- _EXTRACT_
▬▬▬▬▬▬▬▬▬▬

Through the Zagado Valley to the Tenere Desert
We would finally go to the real desert; the Tenere. First we drove through the Zagado valley. Very sandy but with beautiful white sand and with black mountains at both sides. Then, slowly we drove away from the Air Mountains and entered the real Tenere. The scenery is exactly as you see on photographs; endless undulating sand hills, devoid of any vegetation. Nothing to see, but unbelievably beautiful. We spotted a desert fox. We had to use 4WD all the way. The route goes uphill and downhill; kilometre after kilometre. The guide warned, that we had to be careful when driving uphill. Before descending you have to ensure that the wind has not converted the sand dune at the backside into a descent too steep for cars.

Arakao Crater
We had to negotiate a lot more of soft sand before reaching the huge sandy Arakao Crater with a diameter of 10 km and rock formations around it. We made camp at a beautiful location. Ahmed had warned us that it would be cold, since we were now in the desert. We, therefore, collected lots of firewood and lit a fire when it started to get cold. It became colder and colder and next morning it was below zero degrees.
We were only one week from home, but felt that Accra hardly existed and that we were away from all civilisation. In the morning we got the fire going again, had hot coffee and prepared for departure. An Egyptian Vulture was soaring overhead. The Toyota battery did not seem very happy because of the cold, but the car did start (only just).

Adrar Chiriet
We were driving along the Taghmert (1637m) in the direction of the Tamgak (with peaks between 1600 and almost 2000m), when we passed a group of camels, carrying the baggage of a group of tourists, who were making a camel tour.
Somewhere at the foot of the Taghmert we drove to a waterhole to replenish our water supply. Then we followed the Wadi Tchou-m-degdeg in a northerly direction. At last we turned east and drove straight towards the Adrar Chiriet. It looked like an 8 lane highway; completely flat and you could drive were you wished. We made camp in the centre of the mountain, under one of the few trees that could be found. We pulled a big dead tree to the campsite, so we would have a fire to keep us warm in the evening.

▬▬▬▬▬▬▬▬▬▬

- _EXTRACTED DATA_
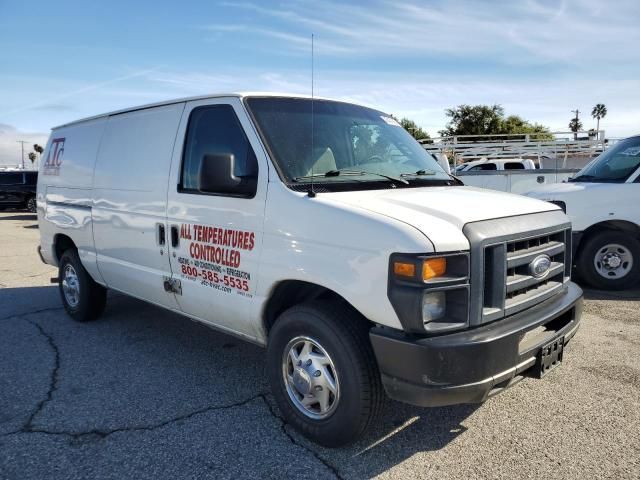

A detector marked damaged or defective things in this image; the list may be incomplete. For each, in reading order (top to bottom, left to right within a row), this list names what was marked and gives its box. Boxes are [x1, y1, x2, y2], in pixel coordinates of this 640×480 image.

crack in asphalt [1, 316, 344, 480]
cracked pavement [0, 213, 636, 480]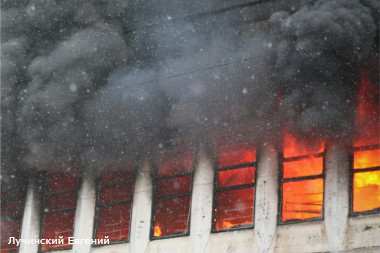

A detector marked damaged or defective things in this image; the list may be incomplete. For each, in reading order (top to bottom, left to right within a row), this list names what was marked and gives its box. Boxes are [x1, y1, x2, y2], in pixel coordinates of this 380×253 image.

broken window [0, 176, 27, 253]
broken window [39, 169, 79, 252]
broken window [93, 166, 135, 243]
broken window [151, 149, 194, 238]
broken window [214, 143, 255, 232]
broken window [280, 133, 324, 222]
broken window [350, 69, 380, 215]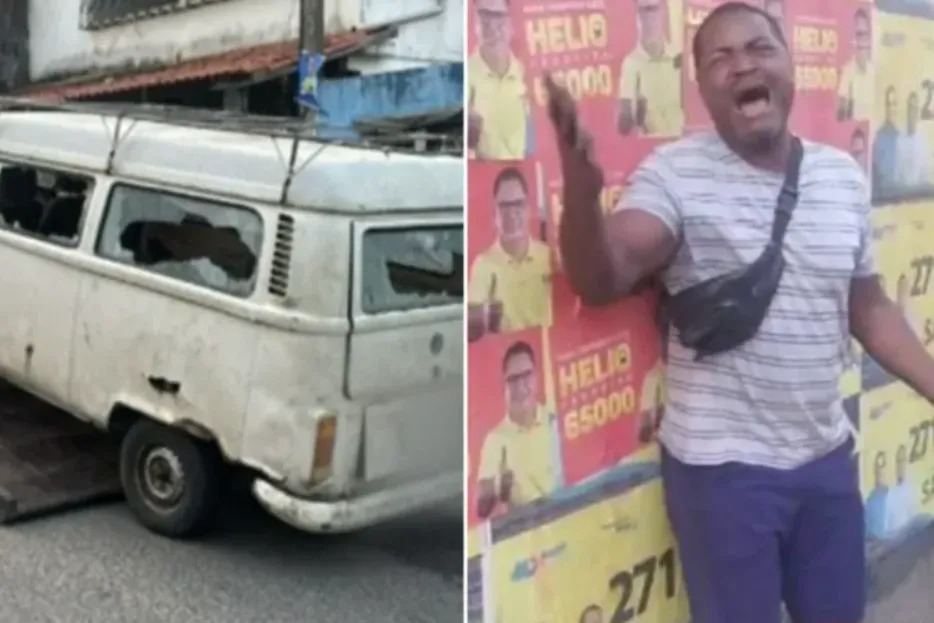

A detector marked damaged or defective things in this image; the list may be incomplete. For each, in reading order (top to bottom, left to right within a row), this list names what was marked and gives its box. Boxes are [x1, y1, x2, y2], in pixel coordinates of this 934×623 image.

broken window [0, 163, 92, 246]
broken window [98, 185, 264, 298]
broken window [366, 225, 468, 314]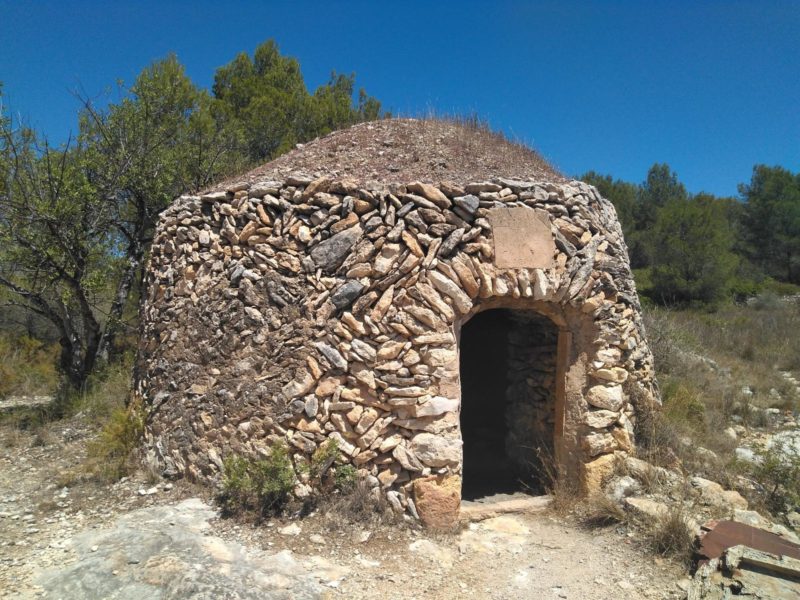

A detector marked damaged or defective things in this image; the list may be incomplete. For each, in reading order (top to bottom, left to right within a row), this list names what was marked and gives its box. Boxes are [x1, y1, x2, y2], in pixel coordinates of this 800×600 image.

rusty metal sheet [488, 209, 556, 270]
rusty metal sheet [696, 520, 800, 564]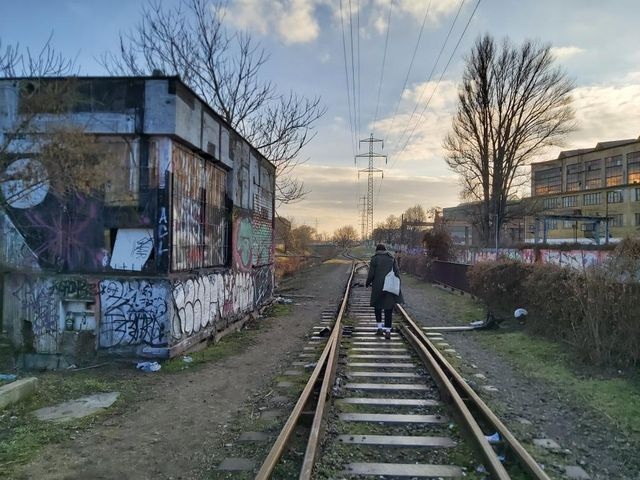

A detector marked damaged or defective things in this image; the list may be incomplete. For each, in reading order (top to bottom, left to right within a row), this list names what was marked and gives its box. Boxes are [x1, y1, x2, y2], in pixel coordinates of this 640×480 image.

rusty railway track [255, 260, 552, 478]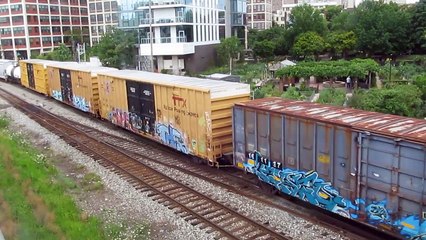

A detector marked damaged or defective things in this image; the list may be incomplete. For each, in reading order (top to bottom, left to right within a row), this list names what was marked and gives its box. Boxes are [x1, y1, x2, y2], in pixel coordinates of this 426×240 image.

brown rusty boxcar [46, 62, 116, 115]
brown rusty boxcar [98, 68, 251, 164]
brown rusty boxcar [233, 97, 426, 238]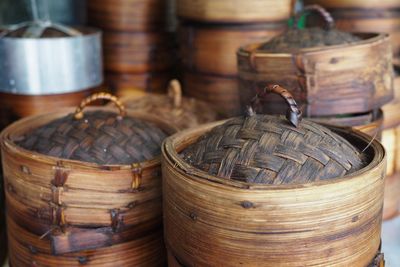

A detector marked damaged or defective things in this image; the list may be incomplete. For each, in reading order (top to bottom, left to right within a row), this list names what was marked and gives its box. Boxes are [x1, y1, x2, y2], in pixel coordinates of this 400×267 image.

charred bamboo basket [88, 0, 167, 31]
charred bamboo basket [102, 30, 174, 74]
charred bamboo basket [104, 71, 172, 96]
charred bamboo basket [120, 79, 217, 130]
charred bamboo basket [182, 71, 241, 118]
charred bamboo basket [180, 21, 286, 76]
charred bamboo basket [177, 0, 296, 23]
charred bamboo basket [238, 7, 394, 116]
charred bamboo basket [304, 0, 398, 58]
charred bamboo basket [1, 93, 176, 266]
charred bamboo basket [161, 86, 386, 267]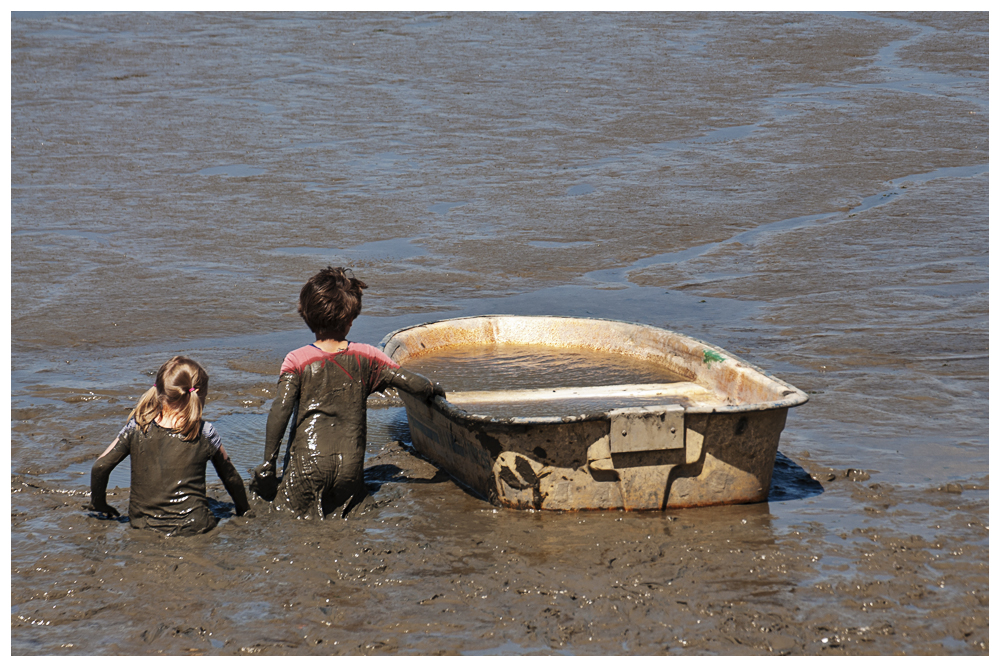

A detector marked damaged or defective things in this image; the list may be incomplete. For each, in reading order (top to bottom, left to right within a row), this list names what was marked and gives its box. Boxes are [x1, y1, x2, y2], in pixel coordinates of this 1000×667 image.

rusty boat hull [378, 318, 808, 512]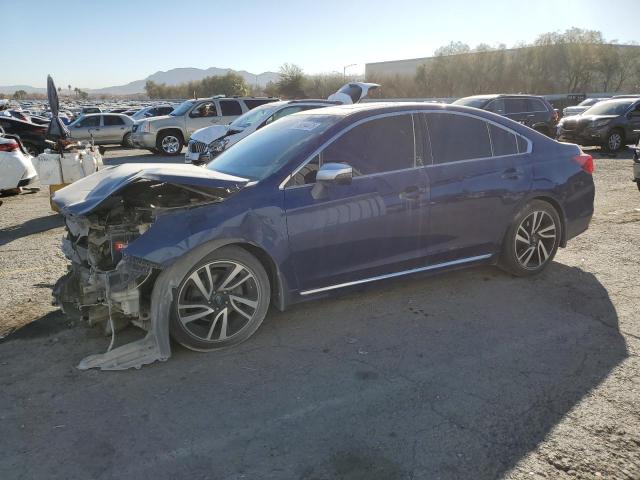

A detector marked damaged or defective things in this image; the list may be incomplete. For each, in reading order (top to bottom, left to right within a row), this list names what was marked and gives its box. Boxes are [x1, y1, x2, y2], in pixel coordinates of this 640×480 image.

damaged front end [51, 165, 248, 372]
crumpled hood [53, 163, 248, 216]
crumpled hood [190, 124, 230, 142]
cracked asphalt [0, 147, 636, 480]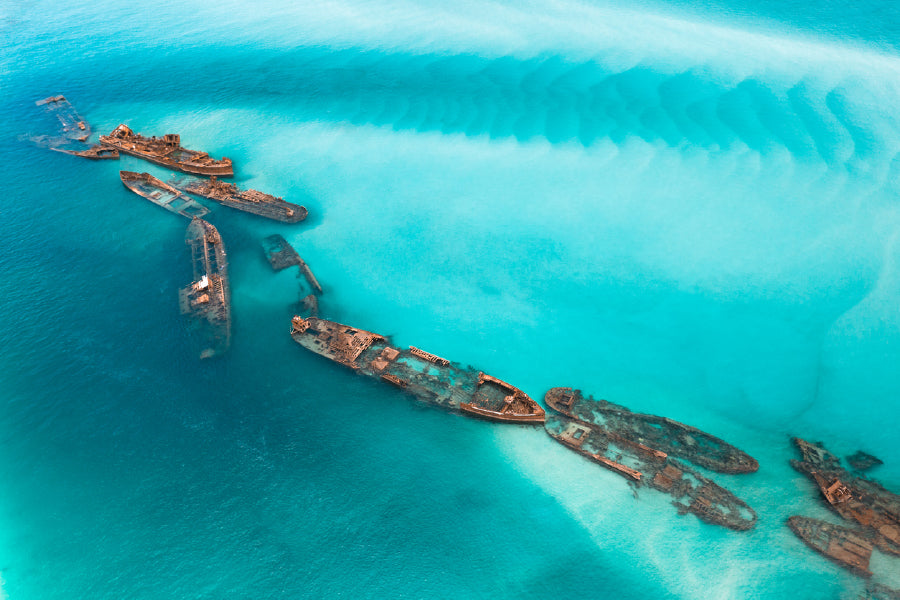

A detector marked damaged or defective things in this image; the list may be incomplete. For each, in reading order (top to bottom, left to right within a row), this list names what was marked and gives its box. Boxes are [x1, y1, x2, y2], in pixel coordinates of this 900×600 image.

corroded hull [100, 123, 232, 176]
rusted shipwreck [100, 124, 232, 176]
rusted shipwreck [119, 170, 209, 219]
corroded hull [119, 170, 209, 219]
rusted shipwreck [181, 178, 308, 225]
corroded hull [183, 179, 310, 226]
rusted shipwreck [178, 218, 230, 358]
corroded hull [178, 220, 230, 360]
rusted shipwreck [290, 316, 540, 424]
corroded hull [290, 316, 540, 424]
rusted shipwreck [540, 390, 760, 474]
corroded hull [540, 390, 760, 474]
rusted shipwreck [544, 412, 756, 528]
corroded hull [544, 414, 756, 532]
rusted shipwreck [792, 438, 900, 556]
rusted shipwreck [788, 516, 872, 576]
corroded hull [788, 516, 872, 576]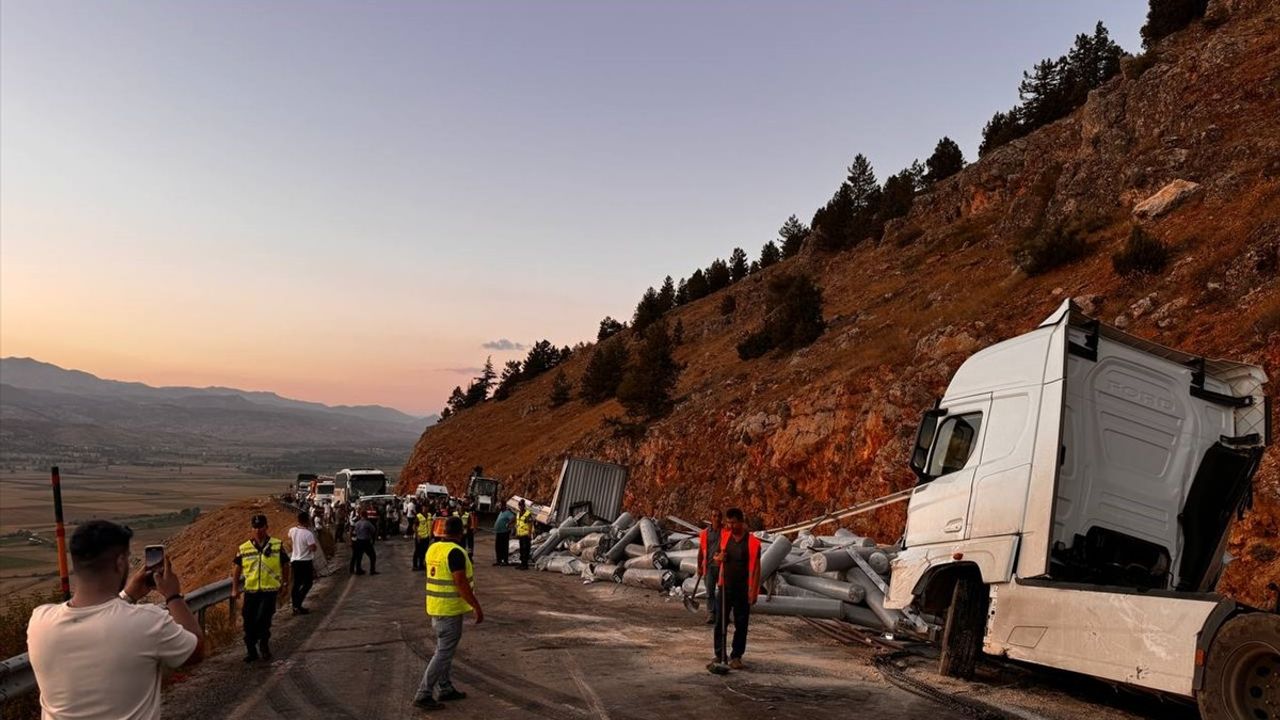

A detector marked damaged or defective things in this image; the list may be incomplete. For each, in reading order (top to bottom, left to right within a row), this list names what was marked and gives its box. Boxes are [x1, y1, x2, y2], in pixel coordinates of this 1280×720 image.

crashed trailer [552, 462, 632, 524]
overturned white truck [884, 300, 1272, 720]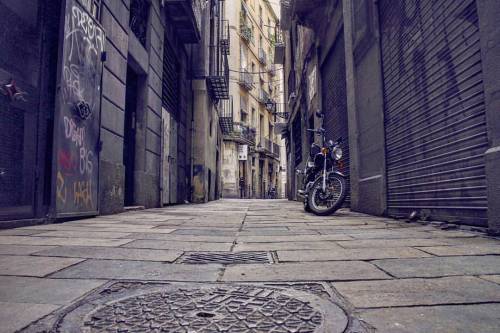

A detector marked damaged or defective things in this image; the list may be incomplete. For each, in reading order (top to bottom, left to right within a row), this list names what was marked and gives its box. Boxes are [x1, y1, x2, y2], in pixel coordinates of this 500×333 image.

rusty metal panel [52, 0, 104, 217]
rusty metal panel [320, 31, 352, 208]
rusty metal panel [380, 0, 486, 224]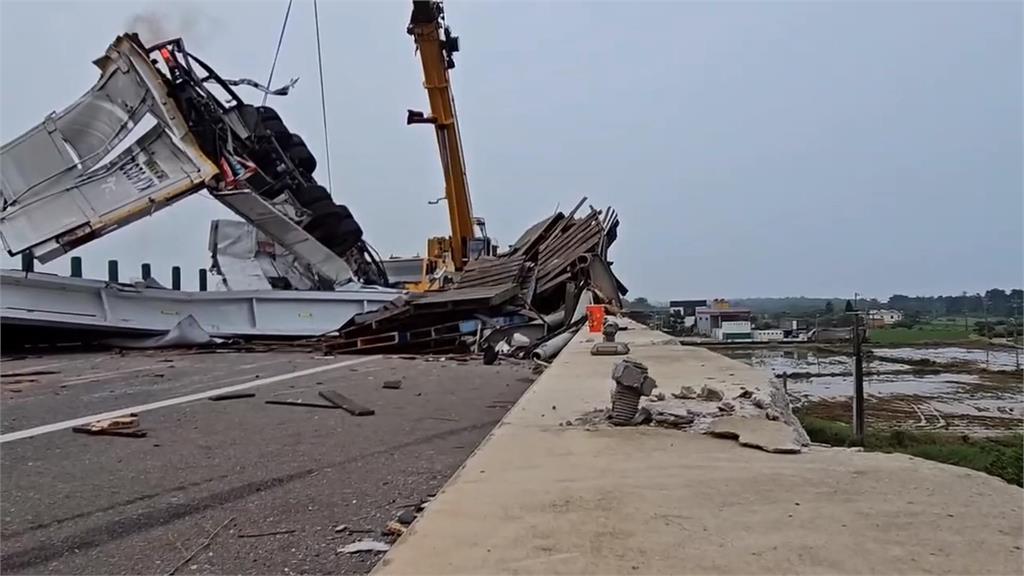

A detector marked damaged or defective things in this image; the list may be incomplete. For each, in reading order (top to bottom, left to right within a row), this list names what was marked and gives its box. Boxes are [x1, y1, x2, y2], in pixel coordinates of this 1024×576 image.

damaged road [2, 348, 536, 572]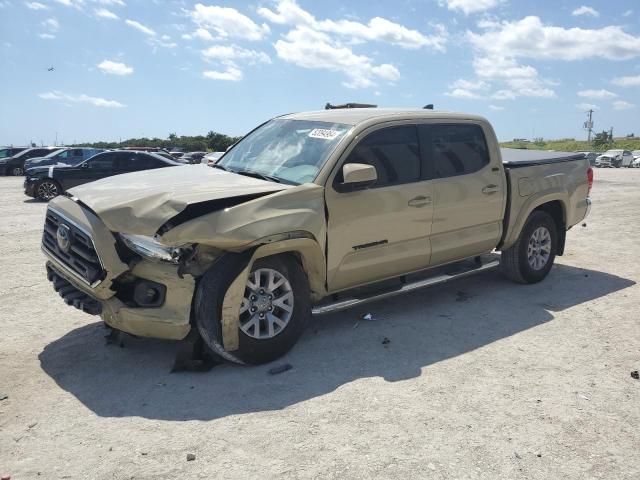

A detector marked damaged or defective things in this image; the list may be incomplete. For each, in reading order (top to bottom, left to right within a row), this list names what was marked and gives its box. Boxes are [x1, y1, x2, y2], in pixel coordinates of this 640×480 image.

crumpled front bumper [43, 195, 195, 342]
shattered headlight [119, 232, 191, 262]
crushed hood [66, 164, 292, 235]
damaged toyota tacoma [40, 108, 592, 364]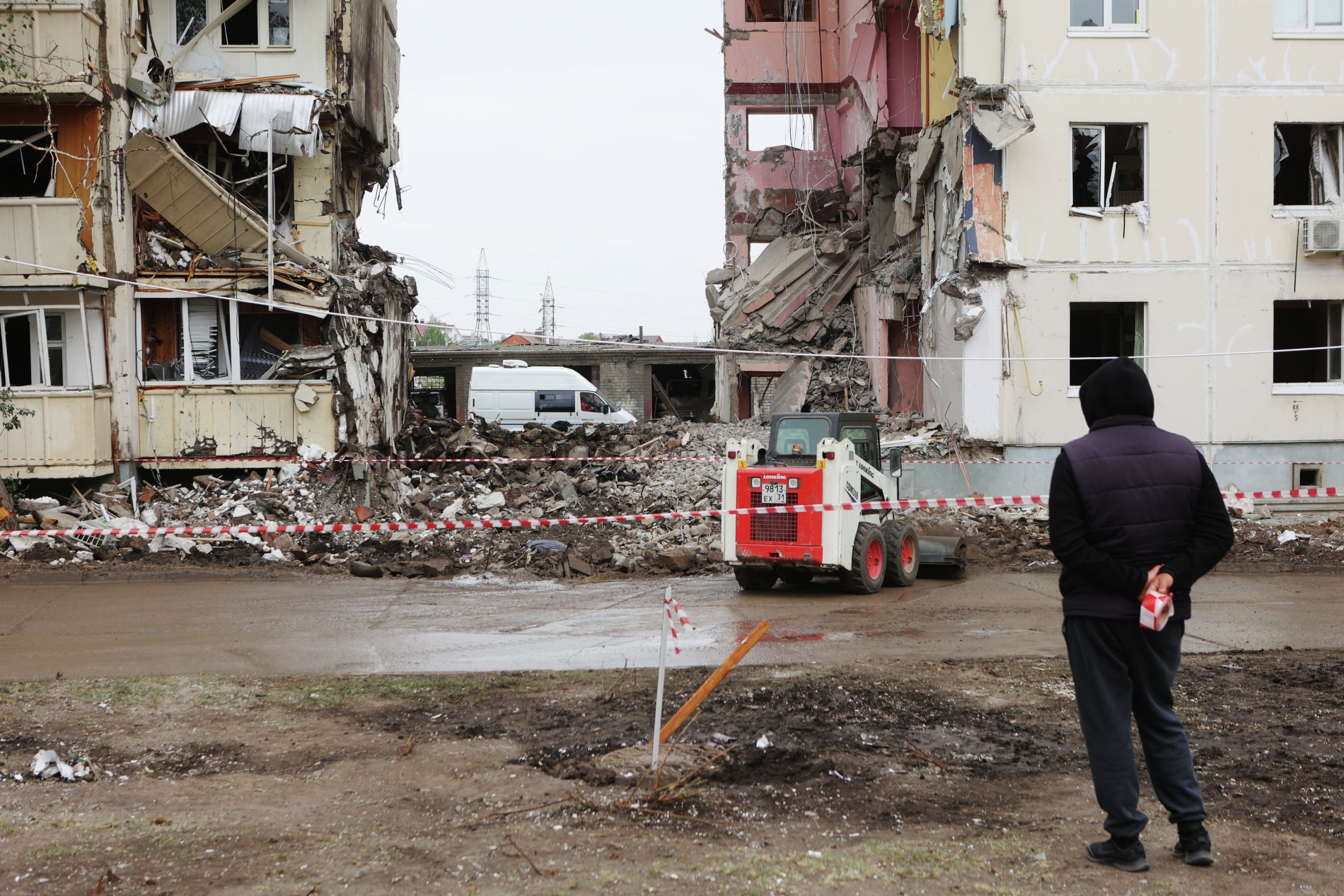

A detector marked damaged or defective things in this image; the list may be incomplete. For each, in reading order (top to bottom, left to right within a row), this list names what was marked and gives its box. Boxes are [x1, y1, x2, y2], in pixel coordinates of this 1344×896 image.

▬▬▬▬▬▬▬▬▬▬

Which animals does the Tenere travel account say the group saw along the way? List every one.

- _YOUR SOLUTION_
- A desert fox
- An Egyptian Vulture
- Camels (a group carrying tourists' baggage)